_KUTIPAN_

===============

SAAT BAYI-BAYI PALESTINA BICARA

Mereka tidak mati. Mereka Abadi. Menjadi saksi timah-timah panas yang dipaksa merobek tubuh para mujahid, jua melubangi tubuh mungilnya. Dengan mata terpejam, dan senyum keteduhan di wajahnya, ia bicara pada kita, pada umat Islam di penjuru dunia. 

“Tidakkah kalian melihatku, Mukmin? Tidakkah kalian melihatku yang menjadi korban bagi kebiadaban Zionis?”. Kita hanya diam. Membisu. Meski kita mendengar ratapan itu.

“Apakah yang telah kalian lakukan setiap melihat kami menjadi mayat? Sedangkan para mujahid disini, di tanah Palestina ini selalu menjadikan kematian kami sebagai api pengobar semangat bagi perjuangan tanpa henti. Bahkan hanya untuk memberikan bantuan makanan bagi kami saja kalian enggan. Kami bicara atas nama kemanusiaan jika kalian benar-benar mengaku manusia. Kami bertanya pada kalian, dimanakah nurani kalian diletakkan? Blokade Ghoza itu telah menyengsarakan kami Wahai Mukminin!!”

===============

_MATERI YANG DISEDIAKAN_

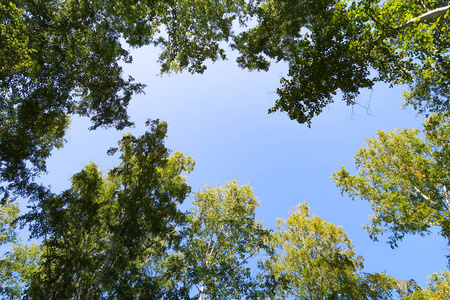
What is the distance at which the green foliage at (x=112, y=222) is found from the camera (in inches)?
328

===============

_YANG DIHARAPKAN_
Tolong salin bagian kutipan tentang bayi-bayi Palestina tanpa perubahan, mulai dari "SAAT BAYI-BAYI PALESTINA" sampai dengan "di penjuru dunia.". Materi di atas terpisah dari kutipan.

_JAWABAN TERTULIS_
SAAT BAYI-BAYI PALESTINA BICARA

Mereka tidak mati. Mereka Abadi. Menjadi saksi timah-timah panas yang dipaksa merobek tubuh para mujahid, jua melubangi tubuh mungilnya. Dengan mata terpejam, dan senyum keteduhan di wajahnya, ia bicara pada kita, pada umat Islam di penjuru dunia.